Populisme agama itu muncul akibat cara pandang yang sempit terhadap agama, sehingga merasa paling benar dan tidak bisa menerima ada pendapat yang berbeda.
Namun, masyarakat Indonesia dengan budaya malas membacanya yang sudah mendarah daging ini menjadi takut karena menganggap moderat itu hampir sama dengan sekuler atau paling tidak lemah dalam beragama. Maka dari itu harus ditegaskan kembali bahwa menjadi moderat bukan berarti menjadi lemah dalam beragama, harus diingat itu ya guys.
Menjadi moderat bukan berarti cenderung terbuka dan mengarah kepada kebebasan. Keliru jika ada anggapan bahwa seseorang yang bersikap moderat dalam beragama berarti tidak memiliki militansi, tidak serius, atau tidak sungguh-sungguh, dalam mengamalkan ajaran agamanya.
Kesalahpahaman terkait makna moderat dalam beragama ini berimplikasi pada munculnya sikap antipati masyarakat yang cenderung enggan disebut sebagai seorang moderat, atau lebih jauh malah menyalahkan sikap moderat.
Karakteristik umat Islam yang seharusnya
Di dalam al-Quran terdapat beberapa ayat yang menunjukkan misi agama Islam, karakteristik ajaran Islam, dan karakteristik umat Islam. Misi agama ini adalah sebagai rahmat bagi semesta alam (rahmatan lil ‘alamin, QS. al-Anbiya’: 107).
Adapun karakteristik ajaran Islam adalah agama yang sesuai dengan kemanusiaan (fitrah, QS. al-Rûm: 30), sedangkan karakteristik umat Islam adalah umat yang moderat (ummatan wasatan, QS. Al-Baqarah: 143).
Di samping itu, terdapat pula ayat yang memerintahkan agar umat Islam berpihak kepada kebenaran (hanîf, QS. al-Rûm: 30), serta menegakkan keadilan (QS. al-Maidah: 8) dan kebaikan agar menjadi umat terbaik (khair ummah, QS. Ali ‘Imrân: 110).

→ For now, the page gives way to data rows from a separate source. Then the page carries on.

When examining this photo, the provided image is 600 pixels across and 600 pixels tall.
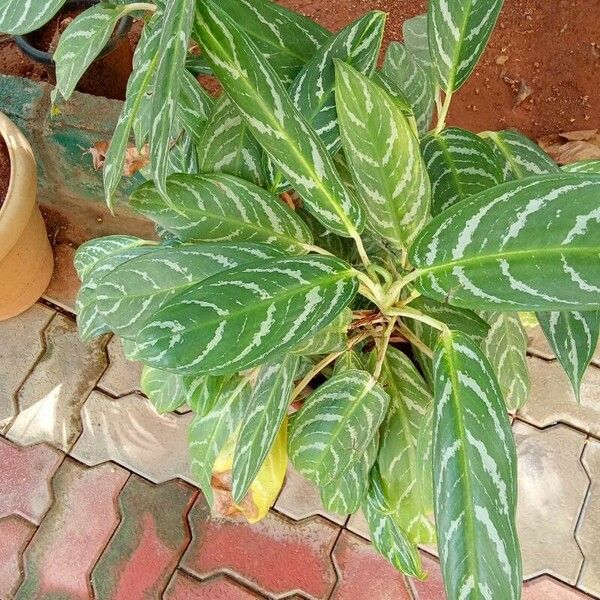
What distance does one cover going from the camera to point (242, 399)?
0.93 metres

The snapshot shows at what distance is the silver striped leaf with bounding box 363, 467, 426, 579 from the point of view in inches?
36.7

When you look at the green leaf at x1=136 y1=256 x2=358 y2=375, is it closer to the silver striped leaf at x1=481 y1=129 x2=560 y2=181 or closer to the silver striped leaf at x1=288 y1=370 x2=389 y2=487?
the silver striped leaf at x1=288 y1=370 x2=389 y2=487

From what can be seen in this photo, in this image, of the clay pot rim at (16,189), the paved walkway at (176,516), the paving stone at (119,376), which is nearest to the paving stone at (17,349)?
the paved walkway at (176,516)

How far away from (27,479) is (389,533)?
2.87ft

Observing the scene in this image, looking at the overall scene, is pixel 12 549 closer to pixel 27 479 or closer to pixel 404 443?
pixel 27 479

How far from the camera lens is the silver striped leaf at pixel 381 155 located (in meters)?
0.64

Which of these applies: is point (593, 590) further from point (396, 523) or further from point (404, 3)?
point (404, 3)

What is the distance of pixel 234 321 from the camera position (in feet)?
1.87

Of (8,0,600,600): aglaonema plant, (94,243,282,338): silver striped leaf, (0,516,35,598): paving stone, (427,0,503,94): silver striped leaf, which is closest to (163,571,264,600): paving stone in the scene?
(0,516,35,598): paving stone

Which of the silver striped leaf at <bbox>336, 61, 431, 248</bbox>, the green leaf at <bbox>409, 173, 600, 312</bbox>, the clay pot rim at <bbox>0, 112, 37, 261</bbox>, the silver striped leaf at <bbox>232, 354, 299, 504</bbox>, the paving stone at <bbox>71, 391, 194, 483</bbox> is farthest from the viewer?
the paving stone at <bbox>71, 391, 194, 483</bbox>

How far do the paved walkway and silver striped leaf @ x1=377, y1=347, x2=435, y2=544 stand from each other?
0.50 m

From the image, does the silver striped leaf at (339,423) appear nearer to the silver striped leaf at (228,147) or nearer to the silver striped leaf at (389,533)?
the silver striped leaf at (389,533)

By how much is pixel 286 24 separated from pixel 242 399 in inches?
19.0

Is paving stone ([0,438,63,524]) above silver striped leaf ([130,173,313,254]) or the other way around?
the other way around
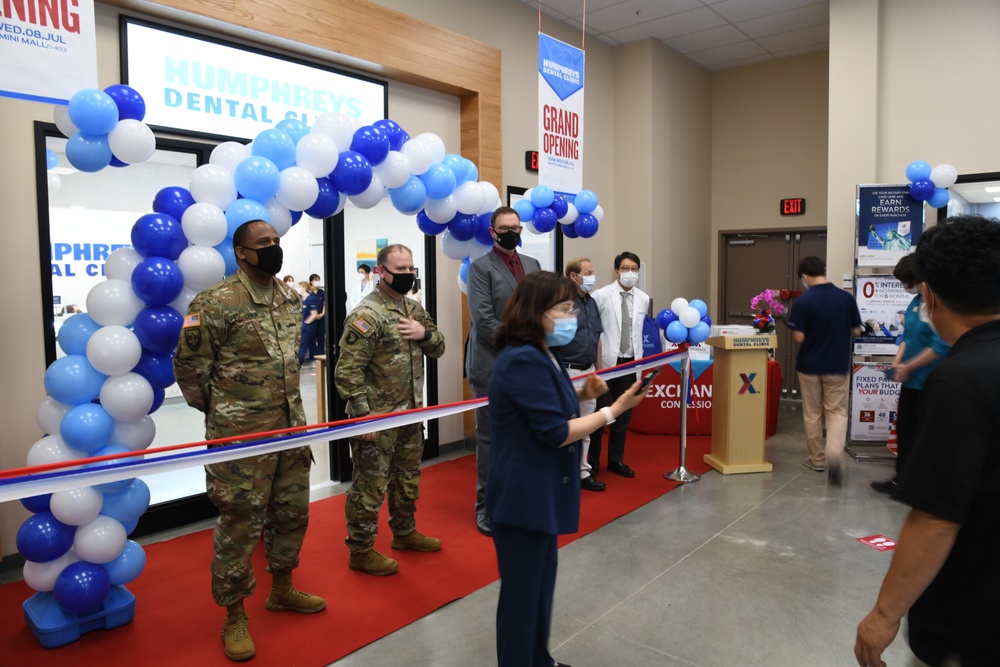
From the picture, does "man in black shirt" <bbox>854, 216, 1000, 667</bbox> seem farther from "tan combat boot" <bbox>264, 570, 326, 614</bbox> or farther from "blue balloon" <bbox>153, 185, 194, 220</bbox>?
"blue balloon" <bbox>153, 185, 194, 220</bbox>

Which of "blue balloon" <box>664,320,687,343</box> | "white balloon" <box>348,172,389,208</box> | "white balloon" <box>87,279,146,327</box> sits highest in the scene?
"white balloon" <box>348,172,389,208</box>

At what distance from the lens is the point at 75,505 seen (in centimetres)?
277

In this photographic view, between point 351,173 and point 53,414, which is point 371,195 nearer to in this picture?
point 351,173

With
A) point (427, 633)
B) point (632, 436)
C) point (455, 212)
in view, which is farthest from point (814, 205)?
point (427, 633)

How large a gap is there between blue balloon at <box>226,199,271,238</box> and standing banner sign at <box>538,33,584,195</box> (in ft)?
6.47

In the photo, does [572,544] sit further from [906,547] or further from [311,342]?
[311,342]

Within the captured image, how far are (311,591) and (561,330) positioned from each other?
205 cm

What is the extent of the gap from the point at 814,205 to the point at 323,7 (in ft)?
20.4

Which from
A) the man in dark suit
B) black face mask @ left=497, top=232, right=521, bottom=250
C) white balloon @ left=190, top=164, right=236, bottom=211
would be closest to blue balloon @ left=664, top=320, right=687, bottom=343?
the man in dark suit

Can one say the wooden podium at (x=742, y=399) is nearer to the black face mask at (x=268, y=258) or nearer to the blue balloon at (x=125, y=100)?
the black face mask at (x=268, y=258)

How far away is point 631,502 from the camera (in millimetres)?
4645

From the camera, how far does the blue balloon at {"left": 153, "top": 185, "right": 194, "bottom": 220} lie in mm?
2969

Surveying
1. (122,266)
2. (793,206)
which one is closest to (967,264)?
(122,266)

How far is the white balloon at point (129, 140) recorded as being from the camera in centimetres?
285
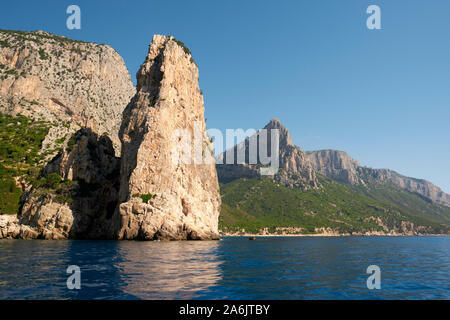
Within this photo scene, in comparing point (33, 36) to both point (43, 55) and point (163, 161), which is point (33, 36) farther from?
point (163, 161)

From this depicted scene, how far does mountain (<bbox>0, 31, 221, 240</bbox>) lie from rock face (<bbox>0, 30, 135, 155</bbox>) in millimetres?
2029

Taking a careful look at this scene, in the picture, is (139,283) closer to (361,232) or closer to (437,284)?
(437,284)

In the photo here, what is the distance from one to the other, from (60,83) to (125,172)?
79.6 m

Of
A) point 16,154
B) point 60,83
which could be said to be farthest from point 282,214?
point 16,154

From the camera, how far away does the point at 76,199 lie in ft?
241

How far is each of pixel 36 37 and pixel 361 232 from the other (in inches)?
7792

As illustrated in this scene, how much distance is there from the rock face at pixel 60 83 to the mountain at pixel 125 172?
2.03 meters

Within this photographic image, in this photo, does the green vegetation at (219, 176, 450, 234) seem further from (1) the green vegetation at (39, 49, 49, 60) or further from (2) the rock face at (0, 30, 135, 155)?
(1) the green vegetation at (39, 49, 49, 60)

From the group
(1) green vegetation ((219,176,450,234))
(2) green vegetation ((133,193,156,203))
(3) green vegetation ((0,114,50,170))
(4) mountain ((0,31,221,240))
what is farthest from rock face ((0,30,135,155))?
(1) green vegetation ((219,176,450,234))

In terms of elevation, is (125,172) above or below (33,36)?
below

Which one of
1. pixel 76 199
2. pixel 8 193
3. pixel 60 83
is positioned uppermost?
pixel 60 83

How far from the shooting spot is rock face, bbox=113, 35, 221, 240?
64.4 meters

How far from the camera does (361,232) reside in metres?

Ayat-ayat tersebut memperkuat perlunya beragama dengan sikap moderat (tawassuth) yang digambarkan sebagai umatan wasathan, sehingga pada saat ini banyak ulama mempromosikan konsep moderasi Islam (wasathiyyah al-Islâm).
Memang ada juga kelompok-kelompok Islam yang tidak setuju dengan konsep moderasi ini, karena ia dianggap menjual agama kepada pihak lain. Secara bahasa wasathiyyah berarti jalan tengah di antara dua hal atau pihak (kubu) yang berhadapan atau berlawanan.

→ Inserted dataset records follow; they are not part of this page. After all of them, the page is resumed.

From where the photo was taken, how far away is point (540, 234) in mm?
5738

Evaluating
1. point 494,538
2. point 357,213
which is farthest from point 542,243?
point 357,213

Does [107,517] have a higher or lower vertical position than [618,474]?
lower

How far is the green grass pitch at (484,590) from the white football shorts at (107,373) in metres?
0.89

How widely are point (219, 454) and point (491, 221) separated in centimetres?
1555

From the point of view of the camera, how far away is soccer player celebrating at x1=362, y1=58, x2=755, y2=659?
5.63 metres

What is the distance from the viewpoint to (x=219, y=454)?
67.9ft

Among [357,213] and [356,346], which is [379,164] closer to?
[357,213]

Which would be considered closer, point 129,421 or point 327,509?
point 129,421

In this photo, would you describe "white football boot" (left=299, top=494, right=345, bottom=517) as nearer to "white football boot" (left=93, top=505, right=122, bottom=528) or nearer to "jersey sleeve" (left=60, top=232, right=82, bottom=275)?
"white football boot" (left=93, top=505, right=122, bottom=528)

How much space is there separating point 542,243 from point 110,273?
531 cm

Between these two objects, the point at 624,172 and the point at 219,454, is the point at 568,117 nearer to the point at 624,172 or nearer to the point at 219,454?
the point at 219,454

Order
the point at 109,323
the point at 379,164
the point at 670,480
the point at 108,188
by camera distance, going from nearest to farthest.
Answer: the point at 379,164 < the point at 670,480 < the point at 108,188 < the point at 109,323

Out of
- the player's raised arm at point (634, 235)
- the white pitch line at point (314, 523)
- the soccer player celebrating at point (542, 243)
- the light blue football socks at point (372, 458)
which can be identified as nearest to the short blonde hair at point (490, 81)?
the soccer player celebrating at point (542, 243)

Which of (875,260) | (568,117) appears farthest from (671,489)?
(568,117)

Adapun pengertian dan rambu-rambu tentang moderasi ini cukup bervariasi, yang tidak terlepas dari pemahaman dan sikap keagamaan masing-masing ulama.
Esensi dari moderasi beragama
Esensi dari moderasi beragama ini tentu saja agar mencegah konflik antar agama ataupun konflik agama dan budaya yang sering terjadi di Indonesia. Mengapa harus dilakukan sekarang? Kok nggak dari dulu sih? Sebenarnya kita tidak melakukannya sekarang atau akan melakukannya nanti.

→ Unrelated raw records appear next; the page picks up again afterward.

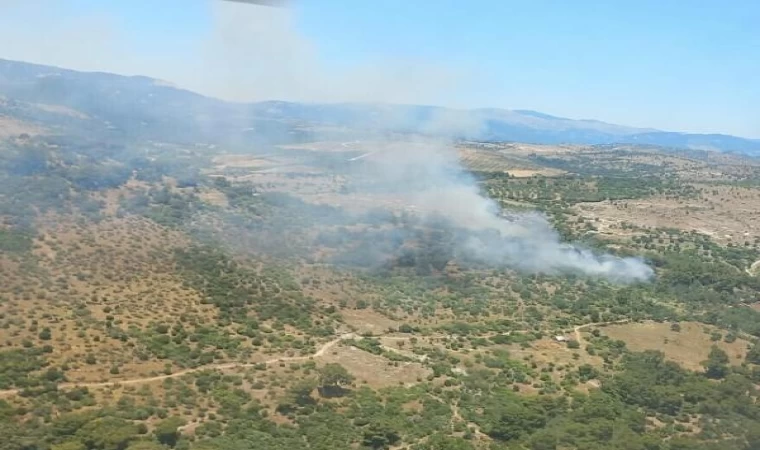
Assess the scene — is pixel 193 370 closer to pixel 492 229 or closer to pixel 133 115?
pixel 492 229

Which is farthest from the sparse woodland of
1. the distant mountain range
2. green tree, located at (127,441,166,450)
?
the distant mountain range

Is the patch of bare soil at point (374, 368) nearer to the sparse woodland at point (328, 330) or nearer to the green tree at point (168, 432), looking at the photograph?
the sparse woodland at point (328, 330)

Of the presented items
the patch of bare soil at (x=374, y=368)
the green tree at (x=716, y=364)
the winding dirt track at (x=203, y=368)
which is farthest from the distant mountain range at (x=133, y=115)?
the green tree at (x=716, y=364)

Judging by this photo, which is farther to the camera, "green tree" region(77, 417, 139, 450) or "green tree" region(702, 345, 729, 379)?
"green tree" region(702, 345, 729, 379)

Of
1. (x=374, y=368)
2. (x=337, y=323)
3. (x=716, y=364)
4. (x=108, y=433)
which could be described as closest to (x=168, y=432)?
(x=108, y=433)

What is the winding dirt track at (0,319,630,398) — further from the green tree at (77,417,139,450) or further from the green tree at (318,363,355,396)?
the green tree at (77,417,139,450)

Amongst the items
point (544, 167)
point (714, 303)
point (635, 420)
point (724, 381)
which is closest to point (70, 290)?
point (635, 420)
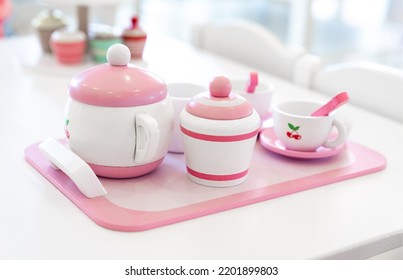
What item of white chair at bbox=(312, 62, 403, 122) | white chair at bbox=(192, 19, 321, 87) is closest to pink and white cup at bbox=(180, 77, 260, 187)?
white chair at bbox=(312, 62, 403, 122)

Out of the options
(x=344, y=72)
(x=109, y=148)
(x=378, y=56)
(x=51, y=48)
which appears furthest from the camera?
(x=378, y=56)

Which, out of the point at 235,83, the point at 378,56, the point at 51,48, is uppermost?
the point at 235,83

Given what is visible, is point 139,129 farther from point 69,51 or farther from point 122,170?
point 69,51

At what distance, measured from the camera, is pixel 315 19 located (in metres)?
2.99

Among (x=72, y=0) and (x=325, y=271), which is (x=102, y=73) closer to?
(x=325, y=271)

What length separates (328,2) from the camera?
3527 millimetres

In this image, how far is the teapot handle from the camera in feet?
2.29

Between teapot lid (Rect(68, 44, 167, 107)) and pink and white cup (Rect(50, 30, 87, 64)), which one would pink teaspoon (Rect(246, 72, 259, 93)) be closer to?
teapot lid (Rect(68, 44, 167, 107))

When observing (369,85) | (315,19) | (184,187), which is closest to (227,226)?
(184,187)

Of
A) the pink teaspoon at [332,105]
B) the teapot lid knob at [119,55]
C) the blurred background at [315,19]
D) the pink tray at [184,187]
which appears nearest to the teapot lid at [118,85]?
the teapot lid knob at [119,55]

Tapi sebenarnya kita sudah melakukannya sejak dulu kala. Dan kita hanya perlu menghidupkannya kembali. Yaitu dengan cara dipromosikan ulang dengan cover yang lebih modern.
Atau mungkin bisa dilakukan dengan cara memperlakukan pesan penting moderasi beragama ini mestinya tidak cukup bila hanya dipromosikan, melainkan perlu didesakkan sebagai aksi bersama seluruh komponen bangsa baik pemerintah maupun kelompok agama agar ekstremisme dan kekerasan atas dasar kebencian kepada agama dan suku yang berbeda bisa ditekan dan dihilangkan.
“keyakinan bahwa diri sendiri lebih baik daripada orang lain (‘ujub) adalah sebuah kebodohan belaka.”
Seperti dikutip dari perkataan Abu Hamid al Ghazali dalam Bidayatul Hidayah. Hal inilah yang harus kita ingat dan jadikan patokan dalam hidup, supaya Indonesia dapat tetap damai dan rukun.
Oke teman-teman, mungkin pembahasan kita mengenai moderasi Indonesia Baperan ini sampai di sini dulu, ya! Di lain waktu dan di lain kesempatan, kita akan berjumpa lagi. Wassalamu’alaikum Wr. Wb.